25.12.2018 06:00 |

„Krone“-Reportage

Weihnachtsdienst hinter Gittern

Österreichs Justizanstalten müssen auch über die Feiertage bewacht werden. Einige Beamte können daher das Fest nicht im Kreise ihrer Familie feiern.

Ein Hauch von Weihnachten zieht dieser Tage durch Österreichs Haftanstalten. Und es kehrt auch Ruhe ein - zumindest trifft das auf die Justizanstalt Innsbruck zu. Die Aufgabenbereiche der Beamten sind zwischen dem Heiligen Abend und dem Stefanitag deutlich eingeschränkt.

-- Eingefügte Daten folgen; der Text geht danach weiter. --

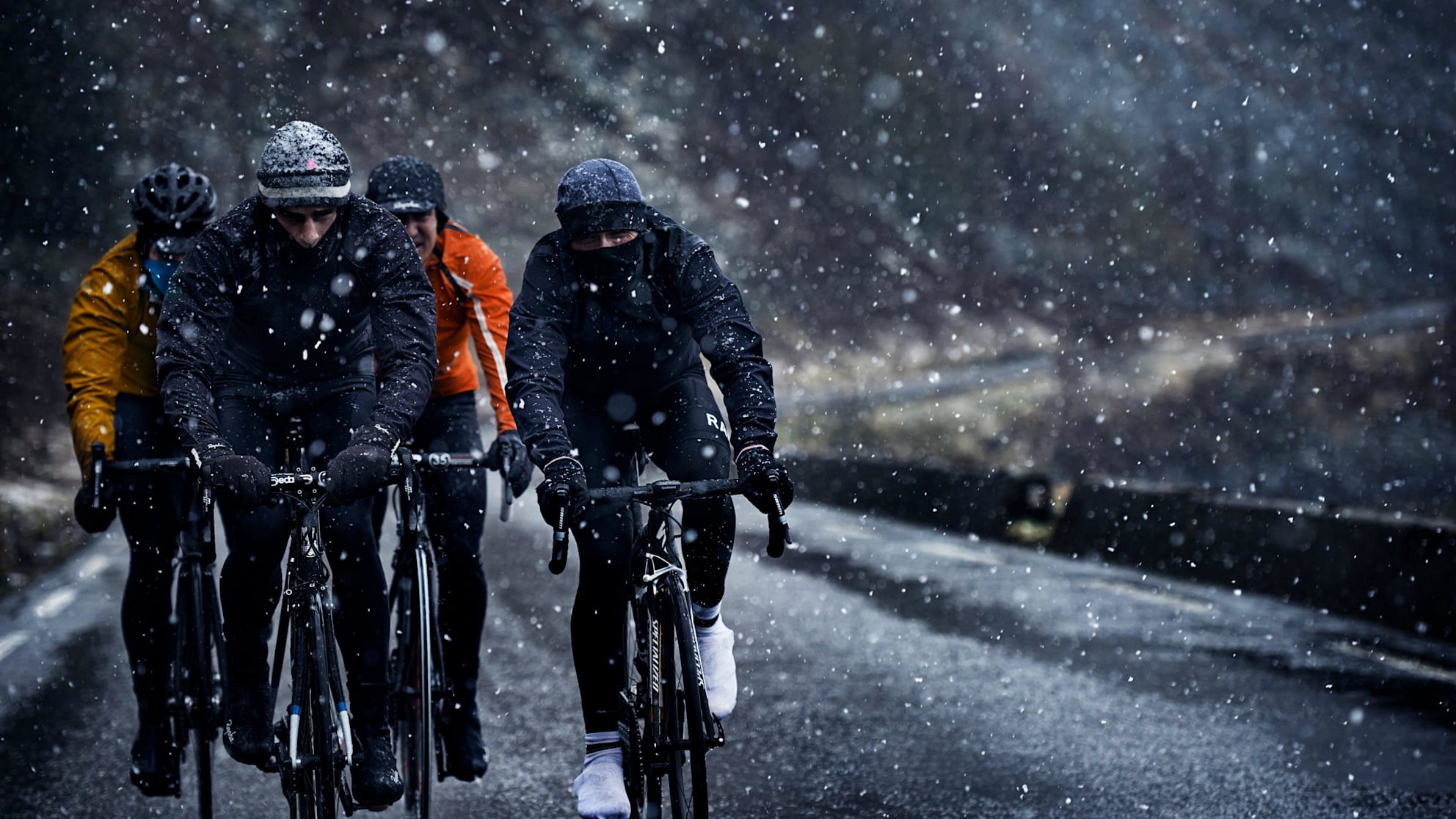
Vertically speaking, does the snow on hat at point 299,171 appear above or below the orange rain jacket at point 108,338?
above

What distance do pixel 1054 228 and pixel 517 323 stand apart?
59.3 meters

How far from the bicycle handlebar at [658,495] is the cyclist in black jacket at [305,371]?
564 millimetres

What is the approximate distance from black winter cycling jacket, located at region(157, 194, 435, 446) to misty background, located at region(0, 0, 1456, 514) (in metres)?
38.4

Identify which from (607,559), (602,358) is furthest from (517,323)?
(607,559)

Die Insassen dürfen keine Besuche empfangen, es finden keine Vorführungen von Inhaftierten vor Gericht sowie keine Ausführungen zu den Krankenanstalten statt - außer es handelt sich um Notfälle. Und jene Häftlinge, die Lockerungsmaßnahmen in Anspruch nehmen können, dürfen die Feiertage zu Hause verbringen.

Beamtin (37) absolviert 24-Stunden-Dienst
Da allerdings all jene Insassen, denen ein Ausgang verwehrt wird, in der Anstalt bleiben und ununterbrochen bewacht werden müssen, ist auch ein Teil der Justizwache-Beamten gefordert.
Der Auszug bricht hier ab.